* **DIRECTIONS FOR THIS TASK**
All of the listing, from first line to last, should be output exactly; the pictures stay out.

[Start of Attachment]

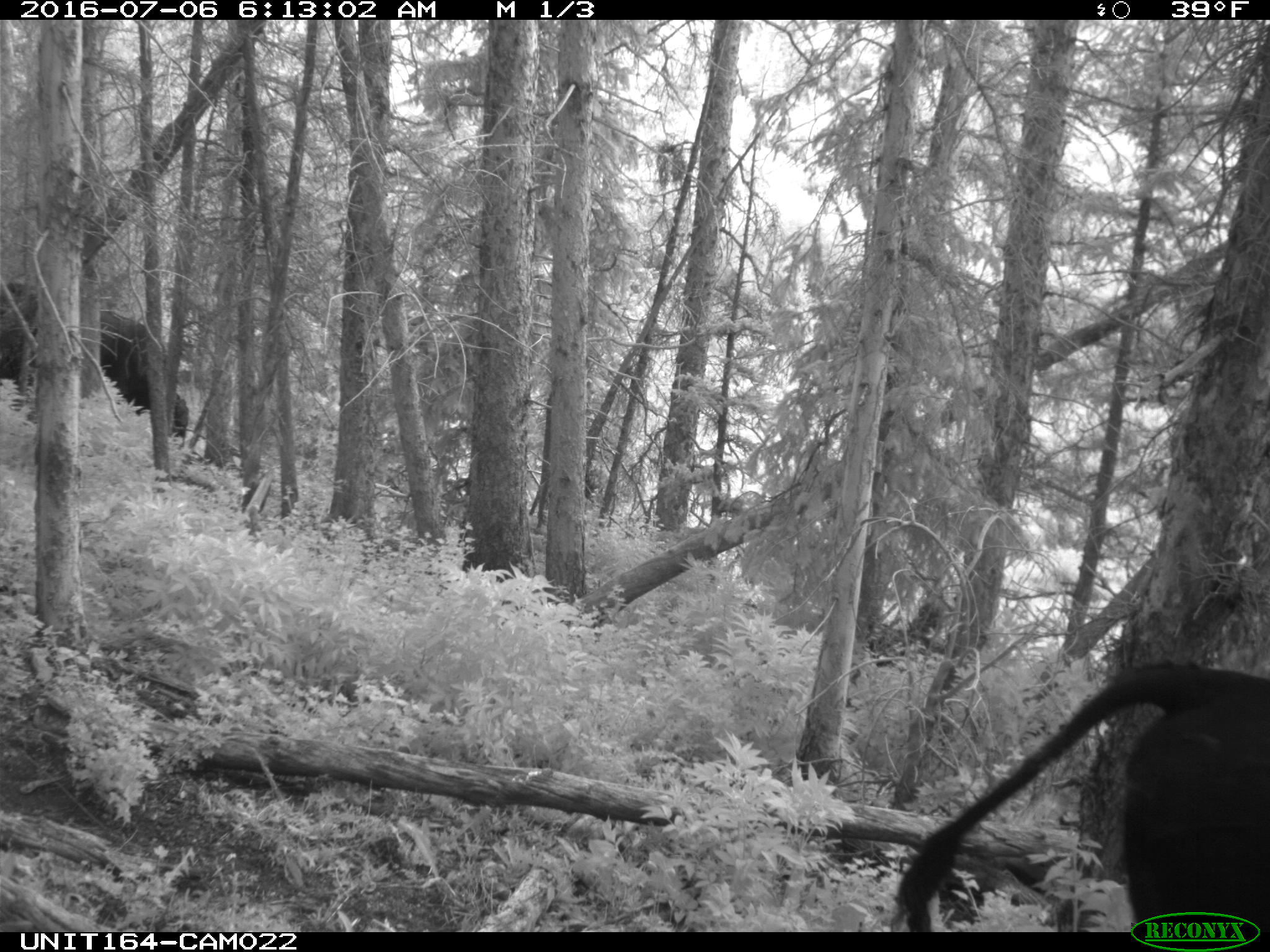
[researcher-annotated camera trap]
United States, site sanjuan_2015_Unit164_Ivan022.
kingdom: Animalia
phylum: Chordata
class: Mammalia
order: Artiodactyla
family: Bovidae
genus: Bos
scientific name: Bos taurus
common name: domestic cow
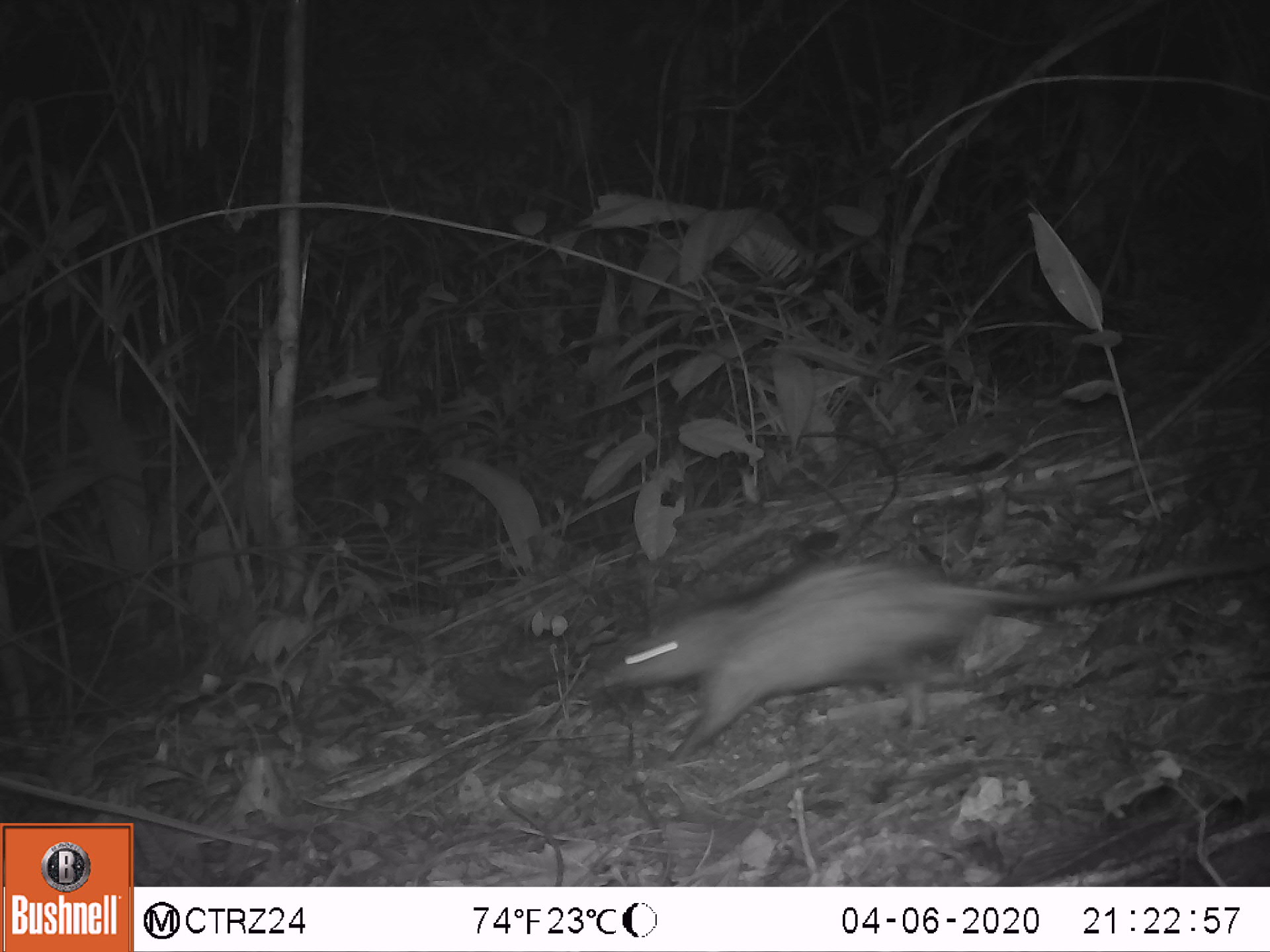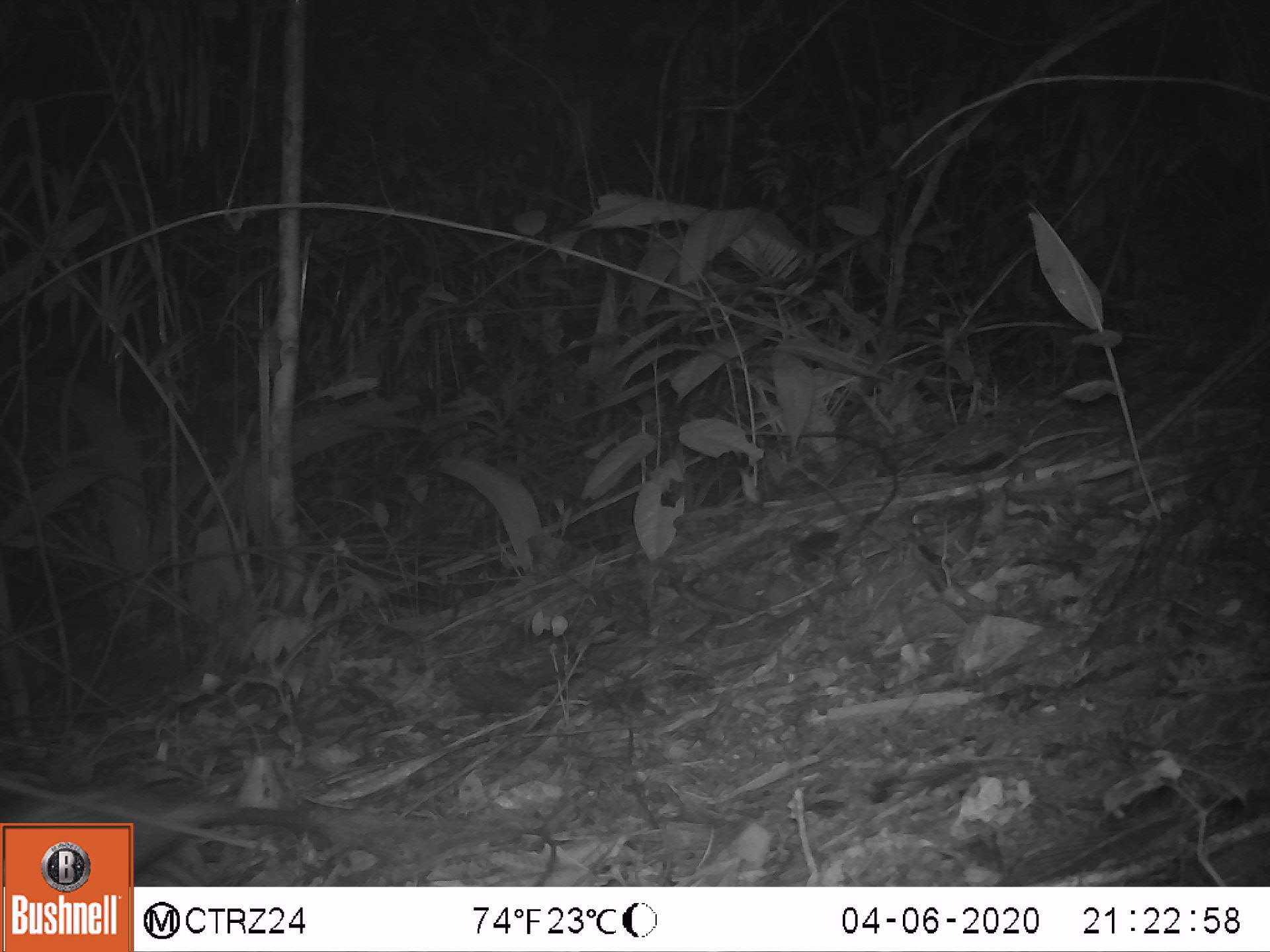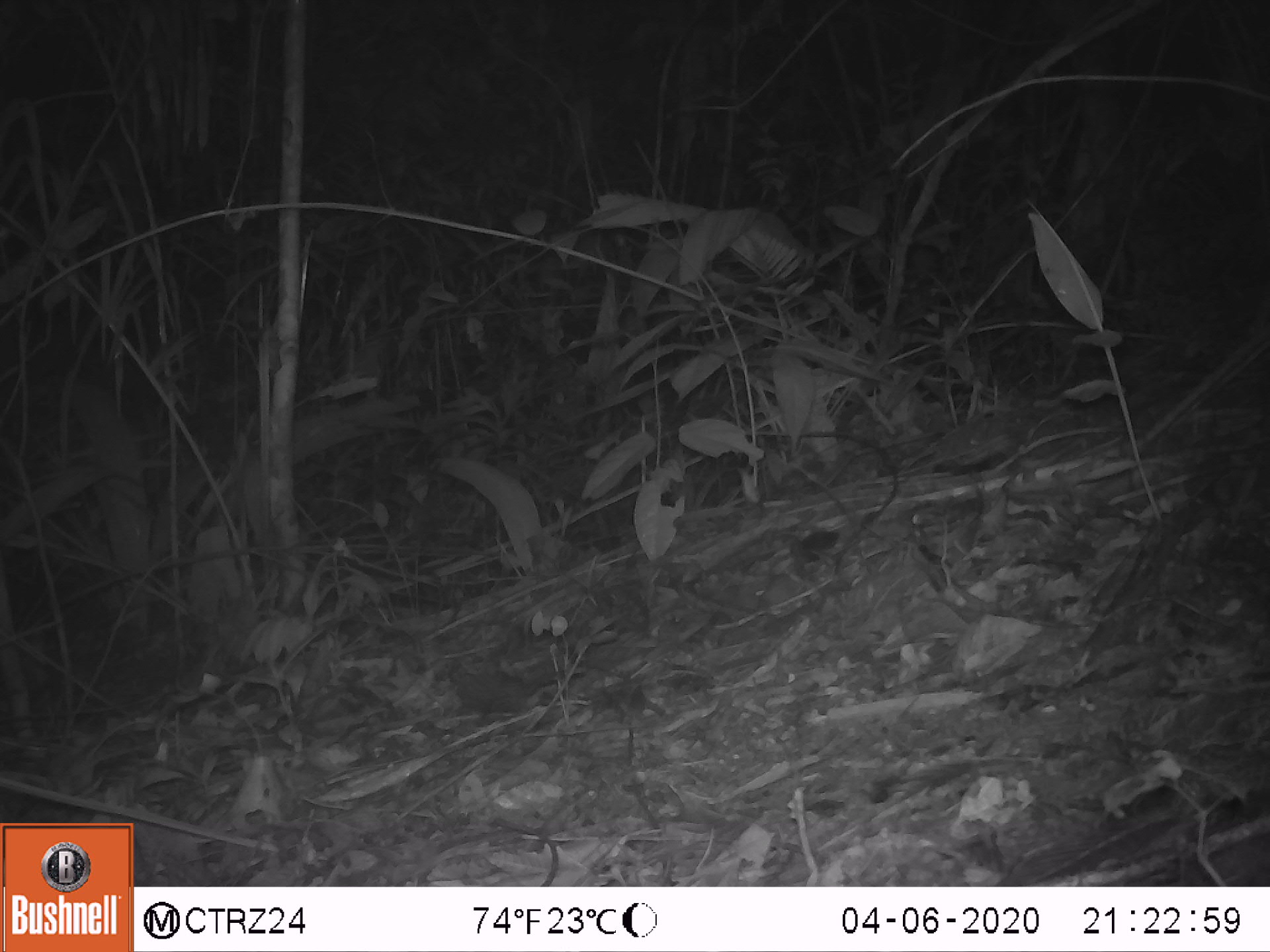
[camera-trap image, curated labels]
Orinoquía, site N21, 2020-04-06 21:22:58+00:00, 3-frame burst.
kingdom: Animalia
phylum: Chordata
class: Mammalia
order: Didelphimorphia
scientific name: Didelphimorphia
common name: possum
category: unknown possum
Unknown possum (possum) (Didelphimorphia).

[End of Attachment]

* **TASK SOLUTION**
[researcher-annotated camera trap]
United States, site sanjuan_2015_Unit164_Ivan022.
kingdom: Animalia
phylum: Chordata
class: Mammalia
order: Artiodactyla
family: Bovidae
genus: Bos
scientific name: Bos taurus
common name: domestic cow
[camera-trap image, curated labels]
Orinoquía, site N21, 2020-04-06 21:22:58+00:00, 3-frame burst.
kingdom: Animalia
phylum: Chordata
class: Mammalia
order: Didelphimorphia
scientific name: Didelphimorphia
common name: possum
category: unknown possum
Unknown possum (possum) (Didelphimorphia).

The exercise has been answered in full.